O excessivo índice de exposição midiática e um governo medíocre azedaram a aspiração de Sarkozy a ser reeleito. Perdeu para François Hollande, um socialista pacato cujo lema era “Senhor Normal”- é claro que ele foi bem anormal e virou objeto de chacota ao ser flagrado chegando na casa da amante de moto e capacete. A esposa surtou e tentou se suicidar.
A política francesa tem dessas reviravoltas emocionantes. Viver diante das câmaras obviamente exige muito das pessoas que se relacionam com políticos de alta estirpe. No momento, por exemplo, Emmanuel Macron apoia o processo por difamação em que sua esposa, Brigitte, apresentará provas de que é mulher original de fábrica, não trans, como diz uma execrável teoria conspiracionista.
ACIMA DOS MORTAIS COMUNS
Quando o poder passa, é possível aspirar a uma maior normalidade?
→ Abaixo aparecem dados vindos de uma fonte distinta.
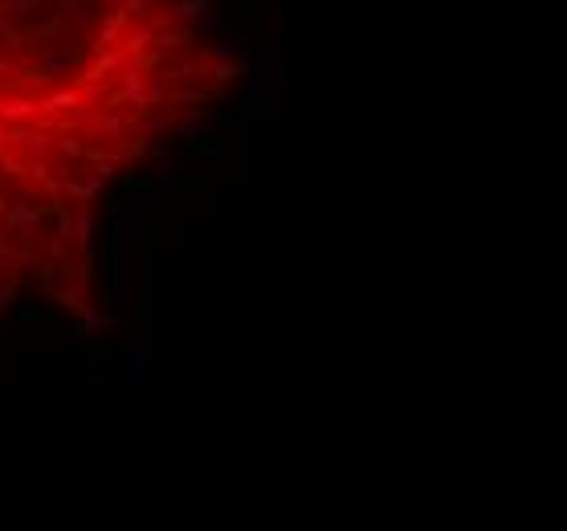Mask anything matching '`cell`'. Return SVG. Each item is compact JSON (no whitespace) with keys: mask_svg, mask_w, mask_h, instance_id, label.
Segmentation results:
<instances>
[{"mask_svg":"<svg viewBox=\"0 0 567 531\" xmlns=\"http://www.w3.org/2000/svg\"><path fill=\"white\" fill-rule=\"evenodd\" d=\"M167 17H172V21H204V17H208V0H184V4L172 8Z\"/></svg>","mask_w":567,"mask_h":531,"instance_id":"6da1fadb","label":"cell"},{"mask_svg":"<svg viewBox=\"0 0 567 531\" xmlns=\"http://www.w3.org/2000/svg\"><path fill=\"white\" fill-rule=\"evenodd\" d=\"M29 8H37V0H0V17L4 13H29Z\"/></svg>","mask_w":567,"mask_h":531,"instance_id":"7a4b0ae2","label":"cell"}]
</instances>
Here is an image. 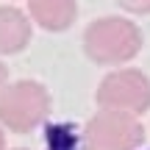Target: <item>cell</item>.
I'll return each mask as SVG.
<instances>
[{
    "instance_id": "obj_1",
    "label": "cell",
    "mask_w": 150,
    "mask_h": 150,
    "mask_svg": "<svg viewBox=\"0 0 150 150\" xmlns=\"http://www.w3.org/2000/svg\"><path fill=\"white\" fill-rule=\"evenodd\" d=\"M142 47V31L125 17L95 20L83 33V50L97 64H122Z\"/></svg>"
},
{
    "instance_id": "obj_2",
    "label": "cell",
    "mask_w": 150,
    "mask_h": 150,
    "mask_svg": "<svg viewBox=\"0 0 150 150\" xmlns=\"http://www.w3.org/2000/svg\"><path fill=\"white\" fill-rule=\"evenodd\" d=\"M50 114V95L36 81H17L0 92V122L14 134L33 131Z\"/></svg>"
},
{
    "instance_id": "obj_3",
    "label": "cell",
    "mask_w": 150,
    "mask_h": 150,
    "mask_svg": "<svg viewBox=\"0 0 150 150\" xmlns=\"http://www.w3.org/2000/svg\"><path fill=\"white\" fill-rule=\"evenodd\" d=\"M97 103L106 111L142 114L150 106V81L139 70H117L100 81Z\"/></svg>"
},
{
    "instance_id": "obj_4",
    "label": "cell",
    "mask_w": 150,
    "mask_h": 150,
    "mask_svg": "<svg viewBox=\"0 0 150 150\" xmlns=\"http://www.w3.org/2000/svg\"><path fill=\"white\" fill-rule=\"evenodd\" d=\"M142 125L134 120V114L122 111H106L89 120L83 131L86 150H136L142 145Z\"/></svg>"
},
{
    "instance_id": "obj_5",
    "label": "cell",
    "mask_w": 150,
    "mask_h": 150,
    "mask_svg": "<svg viewBox=\"0 0 150 150\" xmlns=\"http://www.w3.org/2000/svg\"><path fill=\"white\" fill-rule=\"evenodd\" d=\"M31 42V22L20 8L0 6V56H11L28 47Z\"/></svg>"
},
{
    "instance_id": "obj_6",
    "label": "cell",
    "mask_w": 150,
    "mask_h": 150,
    "mask_svg": "<svg viewBox=\"0 0 150 150\" xmlns=\"http://www.w3.org/2000/svg\"><path fill=\"white\" fill-rule=\"evenodd\" d=\"M33 22L45 31H67L78 17L75 0H31L28 3Z\"/></svg>"
},
{
    "instance_id": "obj_7",
    "label": "cell",
    "mask_w": 150,
    "mask_h": 150,
    "mask_svg": "<svg viewBox=\"0 0 150 150\" xmlns=\"http://www.w3.org/2000/svg\"><path fill=\"white\" fill-rule=\"evenodd\" d=\"M117 3L131 14H150V0H117Z\"/></svg>"
},
{
    "instance_id": "obj_8",
    "label": "cell",
    "mask_w": 150,
    "mask_h": 150,
    "mask_svg": "<svg viewBox=\"0 0 150 150\" xmlns=\"http://www.w3.org/2000/svg\"><path fill=\"white\" fill-rule=\"evenodd\" d=\"M6 78H8V70H6V64L0 61V92L6 89Z\"/></svg>"
},
{
    "instance_id": "obj_9",
    "label": "cell",
    "mask_w": 150,
    "mask_h": 150,
    "mask_svg": "<svg viewBox=\"0 0 150 150\" xmlns=\"http://www.w3.org/2000/svg\"><path fill=\"white\" fill-rule=\"evenodd\" d=\"M6 147V136H3V131H0V150Z\"/></svg>"
}]
</instances>
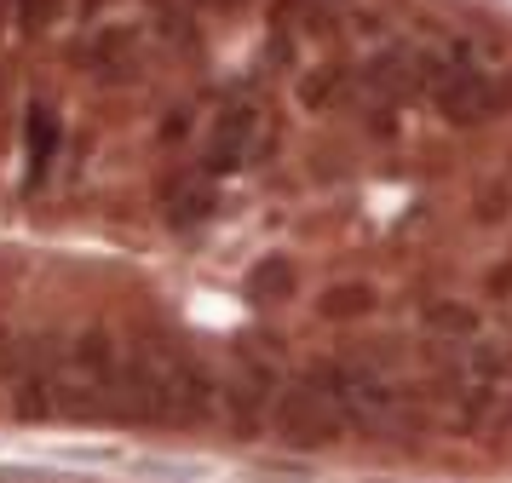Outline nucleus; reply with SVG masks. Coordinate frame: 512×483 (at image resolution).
<instances>
[{
  "mask_svg": "<svg viewBox=\"0 0 512 483\" xmlns=\"http://www.w3.org/2000/svg\"><path fill=\"white\" fill-rule=\"evenodd\" d=\"M432 104H438V115H443V121H455V127L489 121V115L512 110V75L489 69L472 46L449 41V75L438 81Z\"/></svg>",
  "mask_w": 512,
  "mask_h": 483,
  "instance_id": "nucleus-1",
  "label": "nucleus"
},
{
  "mask_svg": "<svg viewBox=\"0 0 512 483\" xmlns=\"http://www.w3.org/2000/svg\"><path fill=\"white\" fill-rule=\"evenodd\" d=\"M271 150V115L254 98H231L219 104L202 138V179H236L248 173L259 156Z\"/></svg>",
  "mask_w": 512,
  "mask_h": 483,
  "instance_id": "nucleus-2",
  "label": "nucleus"
},
{
  "mask_svg": "<svg viewBox=\"0 0 512 483\" xmlns=\"http://www.w3.org/2000/svg\"><path fill=\"white\" fill-rule=\"evenodd\" d=\"M190 133V110H167V121L156 127V144H179Z\"/></svg>",
  "mask_w": 512,
  "mask_h": 483,
  "instance_id": "nucleus-15",
  "label": "nucleus"
},
{
  "mask_svg": "<svg viewBox=\"0 0 512 483\" xmlns=\"http://www.w3.org/2000/svg\"><path fill=\"white\" fill-rule=\"evenodd\" d=\"M288 294H294L288 253H271V259H259L254 271H248V299H288Z\"/></svg>",
  "mask_w": 512,
  "mask_h": 483,
  "instance_id": "nucleus-12",
  "label": "nucleus"
},
{
  "mask_svg": "<svg viewBox=\"0 0 512 483\" xmlns=\"http://www.w3.org/2000/svg\"><path fill=\"white\" fill-rule=\"evenodd\" d=\"M282 380H288V374L277 368L271 351H259V345H242V351H236L231 386H219V403H225V420H231L236 437H259V432H265Z\"/></svg>",
  "mask_w": 512,
  "mask_h": 483,
  "instance_id": "nucleus-4",
  "label": "nucleus"
},
{
  "mask_svg": "<svg viewBox=\"0 0 512 483\" xmlns=\"http://www.w3.org/2000/svg\"><path fill=\"white\" fill-rule=\"evenodd\" d=\"M190 6H208V12H225V6H242V0H190Z\"/></svg>",
  "mask_w": 512,
  "mask_h": 483,
  "instance_id": "nucleus-17",
  "label": "nucleus"
},
{
  "mask_svg": "<svg viewBox=\"0 0 512 483\" xmlns=\"http://www.w3.org/2000/svg\"><path fill=\"white\" fill-rule=\"evenodd\" d=\"M489 409H495V380H484V374H478V380L466 386L461 409H455V426H484Z\"/></svg>",
  "mask_w": 512,
  "mask_h": 483,
  "instance_id": "nucleus-14",
  "label": "nucleus"
},
{
  "mask_svg": "<svg viewBox=\"0 0 512 483\" xmlns=\"http://www.w3.org/2000/svg\"><path fill=\"white\" fill-rule=\"evenodd\" d=\"M64 6L70 0H0V18H6V29L18 23L24 35H35V29H47V23L64 18Z\"/></svg>",
  "mask_w": 512,
  "mask_h": 483,
  "instance_id": "nucleus-13",
  "label": "nucleus"
},
{
  "mask_svg": "<svg viewBox=\"0 0 512 483\" xmlns=\"http://www.w3.org/2000/svg\"><path fill=\"white\" fill-rule=\"evenodd\" d=\"M64 150V121L47 104H29L24 115V156H29V179H47V167Z\"/></svg>",
  "mask_w": 512,
  "mask_h": 483,
  "instance_id": "nucleus-9",
  "label": "nucleus"
},
{
  "mask_svg": "<svg viewBox=\"0 0 512 483\" xmlns=\"http://www.w3.org/2000/svg\"><path fill=\"white\" fill-rule=\"evenodd\" d=\"M501 420H507V426H512V397H507V409H501Z\"/></svg>",
  "mask_w": 512,
  "mask_h": 483,
  "instance_id": "nucleus-18",
  "label": "nucleus"
},
{
  "mask_svg": "<svg viewBox=\"0 0 512 483\" xmlns=\"http://www.w3.org/2000/svg\"><path fill=\"white\" fill-rule=\"evenodd\" d=\"M374 311V288L369 282H334L323 299H317V317L323 322H363Z\"/></svg>",
  "mask_w": 512,
  "mask_h": 483,
  "instance_id": "nucleus-11",
  "label": "nucleus"
},
{
  "mask_svg": "<svg viewBox=\"0 0 512 483\" xmlns=\"http://www.w3.org/2000/svg\"><path fill=\"white\" fill-rule=\"evenodd\" d=\"M271 432L288 443V449H323V443H340L346 437V420H340V409L328 403L323 391H311L294 374V380H282L277 403H271V420H265Z\"/></svg>",
  "mask_w": 512,
  "mask_h": 483,
  "instance_id": "nucleus-6",
  "label": "nucleus"
},
{
  "mask_svg": "<svg viewBox=\"0 0 512 483\" xmlns=\"http://www.w3.org/2000/svg\"><path fill=\"white\" fill-rule=\"evenodd\" d=\"M150 64V41L139 23H98L75 41V69L98 87H133Z\"/></svg>",
  "mask_w": 512,
  "mask_h": 483,
  "instance_id": "nucleus-5",
  "label": "nucleus"
},
{
  "mask_svg": "<svg viewBox=\"0 0 512 483\" xmlns=\"http://www.w3.org/2000/svg\"><path fill=\"white\" fill-rule=\"evenodd\" d=\"M213 207H219V196H213V179H173L162 190V219L173 230H190V225H208Z\"/></svg>",
  "mask_w": 512,
  "mask_h": 483,
  "instance_id": "nucleus-7",
  "label": "nucleus"
},
{
  "mask_svg": "<svg viewBox=\"0 0 512 483\" xmlns=\"http://www.w3.org/2000/svg\"><path fill=\"white\" fill-rule=\"evenodd\" d=\"M294 98H300L305 110H334V104H351V98H357V75H351V64H317V69H305V75H300Z\"/></svg>",
  "mask_w": 512,
  "mask_h": 483,
  "instance_id": "nucleus-8",
  "label": "nucleus"
},
{
  "mask_svg": "<svg viewBox=\"0 0 512 483\" xmlns=\"http://www.w3.org/2000/svg\"><path fill=\"white\" fill-rule=\"evenodd\" d=\"M12 328H6V322H0V409H6V368H12Z\"/></svg>",
  "mask_w": 512,
  "mask_h": 483,
  "instance_id": "nucleus-16",
  "label": "nucleus"
},
{
  "mask_svg": "<svg viewBox=\"0 0 512 483\" xmlns=\"http://www.w3.org/2000/svg\"><path fill=\"white\" fill-rule=\"evenodd\" d=\"M420 322H426V334H438V340H472V334H478V305H472V299H432V305L420 311Z\"/></svg>",
  "mask_w": 512,
  "mask_h": 483,
  "instance_id": "nucleus-10",
  "label": "nucleus"
},
{
  "mask_svg": "<svg viewBox=\"0 0 512 483\" xmlns=\"http://www.w3.org/2000/svg\"><path fill=\"white\" fill-rule=\"evenodd\" d=\"M58 380H64V334H35V340L12 345V368H6V409L24 426L58 420Z\"/></svg>",
  "mask_w": 512,
  "mask_h": 483,
  "instance_id": "nucleus-3",
  "label": "nucleus"
}]
</instances>
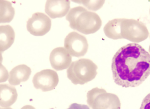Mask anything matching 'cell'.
Instances as JSON below:
<instances>
[{
  "label": "cell",
  "mask_w": 150,
  "mask_h": 109,
  "mask_svg": "<svg viewBox=\"0 0 150 109\" xmlns=\"http://www.w3.org/2000/svg\"><path fill=\"white\" fill-rule=\"evenodd\" d=\"M111 68L113 80L118 85L139 86L150 75V53L138 44H128L113 56Z\"/></svg>",
  "instance_id": "6da1fadb"
},
{
  "label": "cell",
  "mask_w": 150,
  "mask_h": 109,
  "mask_svg": "<svg viewBox=\"0 0 150 109\" xmlns=\"http://www.w3.org/2000/svg\"><path fill=\"white\" fill-rule=\"evenodd\" d=\"M66 20L69 22L70 28L86 35L96 33L102 26L99 16L82 6L71 8Z\"/></svg>",
  "instance_id": "7a4b0ae2"
},
{
  "label": "cell",
  "mask_w": 150,
  "mask_h": 109,
  "mask_svg": "<svg viewBox=\"0 0 150 109\" xmlns=\"http://www.w3.org/2000/svg\"><path fill=\"white\" fill-rule=\"evenodd\" d=\"M97 69V66L93 61L81 58L71 63L67 71V76L74 85H83L95 78Z\"/></svg>",
  "instance_id": "3957f363"
},
{
  "label": "cell",
  "mask_w": 150,
  "mask_h": 109,
  "mask_svg": "<svg viewBox=\"0 0 150 109\" xmlns=\"http://www.w3.org/2000/svg\"><path fill=\"white\" fill-rule=\"evenodd\" d=\"M88 104L92 109H120L121 103L116 94L107 93L104 89L96 88L87 94Z\"/></svg>",
  "instance_id": "277c9868"
},
{
  "label": "cell",
  "mask_w": 150,
  "mask_h": 109,
  "mask_svg": "<svg viewBox=\"0 0 150 109\" xmlns=\"http://www.w3.org/2000/svg\"><path fill=\"white\" fill-rule=\"evenodd\" d=\"M121 29L122 39L135 43L144 41L149 35L146 25L142 22L135 19H123Z\"/></svg>",
  "instance_id": "5b68a950"
},
{
  "label": "cell",
  "mask_w": 150,
  "mask_h": 109,
  "mask_svg": "<svg viewBox=\"0 0 150 109\" xmlns=\"http://www.w3.org/2000/svg\"><path fill=\"white\" fill-rule=\"evenodd\" d=\"M64 46L69 54L76 57L85 56L88 48L86 37L76 32L68 34L65 38Z\"/></svg>",
  "instance_id": "8992f818"
},
{
  "label": "cell",
  "mask_w": 150,
  "mask_h": 109,
  "mask_svg": "<svg viewBox=\"0 0 150 109\" xmlns=\"http://www.w3.org/2000/svg\"><path fill=\"white\" fill-rule=\"evenodd\" d=\"M52 21L45 14L37 12L33 14L27 21V31L33 35L43 36L51 30Z\"/></svg>",
  "instance_id": "52a82bcc"
},
{
  "label": "cell",
  "mask_w": 150,
  "mask_h": 109,
  "mask_svg": "<svg viewBox=\"0 0 150 109\" xmlns=\"http://www.w3.org/2000/svg\"><path fill=\"white\" fill-rule=\"evenodd\" d=\"M59 82L58 74L54 71L45 69L37 72L34 76L33 83L35 88L43 92L54 89Z\"/></svg>",
  "instance_id": "ba28073f"
},
{
  "label": "cell",
  "mask_w": 150,
  "mask_h": 109,
  "mask_svg": "<svg viewBox=\"0 0 150 109\" xmlns=\"http://www.w3.org/2000/svg\"><path fill=\"white\" fill-rule=\"evenodd\" d=\"M50 62L52 67L57 71L67 69L72 62V56L64 48H54L50 55Z\"/></svg>",
  "instance_id": "9c48e42d"
},
{
  "label": "cell",
  "mask_w": 150,
  "mask_h": 109,
  "mask_svg": "<svg viewBox=\"0 0 150 109\" xmlns=\"http://www.w3.org/2000/svg\"><path fill=\"white\" fill-rule=\"evenodd\" d=\"M70 2L68 0H48L45 5V11L51 18L64 17L68 13Z\"/></svg>",
  "instance_id": "30bf717a"
},
{
  "label": "cell",
  "mask_w": 150,
  "mask_h": 109,
  "mask_svg": "<svg viewBox=\"0 0 150 109\" xmlns=\"http://www.w3.org/2000/svg\"><path fill=\"white\" fill-rule=\"evenodd\" d=\"M31 68L25 65H20L13 68L9 73V84L16 86L21 82L27 81L31 75Z\"/></svg>",
  "instance_id": "8fae6325"
},
{
  "label": "cell",
  "mask_w": 150,
  "mask_h": 109,
  "mask_svg": "<svg viewBox=\"0 0 150 109\" xmlns=\"http://www.w3.org/2000/svg\"><path fill=\"white\" fill-rule=\"evenodd\" d=\"M17 91L13 86L8 84L0 85V105L2 108H8L12 105L17 98Z\"/></svg>",
  "instance_id": "7c38bea8"
},
{
  "label": "cell",
  "mask_w": 150,
  "mask_h": 109,
  "mask_svg": "<svg viewBox=\"0 0 150 109\" xmlns=\"http://www.w3.org/2000/svg\"><path fill=\"white\" fill-rule=\"evenodd\" d=\"M15 33L12 26L9 25L0 26V51L1 53L8 49L14 41Z\"/></svg>",
  "instance_id": "4fadbf2b"
},
{
  "label": "cell",
  "mask_w": 150,
  "mask_h": 109,
  "mask_svg": "<svg viewBox=\"0 0 150 109\" xmlns=\"http://www.w3.org/2000/svg\"><path fill=\"white\" fill-rule=\"evenodd\" d=\"M123 19H114L110 21L104 28L105 35L110 39L117 40L122 39L121 36L122 22Z\"/></svg>",
  "instance_id": "5bb4252c"
},
{
  "label": "cell",
  "mask_w": 150,
  "mask_h": 109,
  "mask_svg": "<svg viewBox=\"0 0 150 109\" xmlns=\"http://www.w3.org/2000/svg\"><path fill=\"white\" fill-rule=\"evenodd\" d=\"M15 10L11 3L8 1H0V22L8 23L14 18Z\"/></svg>",
  "instance_id": "9a60e30c"
},
{
  "label": "cell",
  "mask_w": 150,
  "mask_h": 109,
  "mask_svg": "<svg viewBox=\"0 0 150 109\" xmlns=\"http://www.w3.org/2000/svg\"><path fill=\"white\" fill-rule=\"evenodd\" d=\"M76 3L82 4L88 10L97 11L103 7L105 1H73Z\"/></svg>",
  "instance_id": "2e32d148"
},
{
  "label": "cell",
  "mask_w": 150,
  "mask_h": 109,
  "mask_svg": "<svg viewBox=\"0 0 150 109\" xmlns=\"http://www.w3.org/2000/svg\"><path fill=\"white\" fill-rule=\"evenodd\" d=\"M140 109H150V93L144 98Z\"/></svg>",
  "instance_id": "e0dca14e"
},
{
  "label": "cell",
  "mask_w": 150,
  "mask_h": 109,
  "mask_svg": "<svg viewBox=\"0 0 150 109\" xmlns=\"http://www.w3.org/2000/svg\"><path fill=\"white\" fill-rule=\"evenodd\" d=\"M67 109H90L89 107L85 104L73 103L71 104Z\"/></svg>",
  "instance_id": "ac0fdd59"
},
{
  "label": "cell",
  "mask_w": 150,
  "mask_h": 109,
  "mask_svg": "<svg viewBox=\"0 0 150 109\" xmlns=\"http://www.w3.org/2000/svg\"><path fill=\"white\" fill-rule=\"evenodd\" d=\"M21 109H35V108L34 107L31 106V105H27L24 106V107H23V108H21Z\"/></svg>",
  "instance_id": "d6986e66"
},
{
  "label": "cell",
  "mask_w": 150,
  "mask_h": 109,
  "mask_svg": "<svg viewBox=\"0 0 150 109\" xmlns=\"http://www.w3.org/2000/svg\"><path fill=\"white\" fill-rule=\"evenodd\" d=\"M149 52L150 54V45L149 46Z\"/></svg>",
  "instance_id": "ffe728a7"
},
{
  "label": "cell",
  "mask_w": 150,
  "mask_h": 109,
  "mask_svg": "<svg viewBox=\"0 0 150 109\" xmlns=\"http://www.w3.org/2000/svg\"></svg>",
  "instance_id": "44dd1931"
},
{
  "label": "cell",
  "mask_w": 150,
  "mask_h": 109,
  "mask_svg": "<svg viewBox=\"0 0 150 109\" xmlns=\"http://www.w3.org/2000/svg\"></svg>",
  "instance_id": "7402d4cb"
}]
</instances>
Carla Bruni, por exemplo, conseguiu dar à sua filha com Sarkozy, Giulia, uma infância protegida da curiosidade pública – com a adolescência e o acesso às redes sociais, claro que tudo mudou. Carla também revelou apenas no ano passado que havia tido um câncer de mama em 2019.
Agora ela voltou aos holofotes, exatamente de uma forma que causa horror a todos os especialistas em relações públicas, ao passar uma imagem de prepotência alimentada pelo sentimento de que tem privilégios acima dos mortais comuns.
Estará Nicolas Sarkoky tendo a punição que merece ou sofrendo uma injustiça, com uma pena “absurda e incompreensível”, na definição de um editorial do Figaro? O ex-presidente foi absolvido das acusações de corrupção e desvio de fundos. Merece cinco anos de cadeia por uma acusação “menor”, por ignorar o que assessores tramavam com Kadafi?
Por menos simpatia que ele e sua linda e arrogante mulher despertem, é importante que, na pátria mãe de tantos dos princípios fundamentais das sociedades modernas, a justiça não seja usada para punições políticas e os culpados paguem pelo que fizerem, não o que se imagina que tenham feito.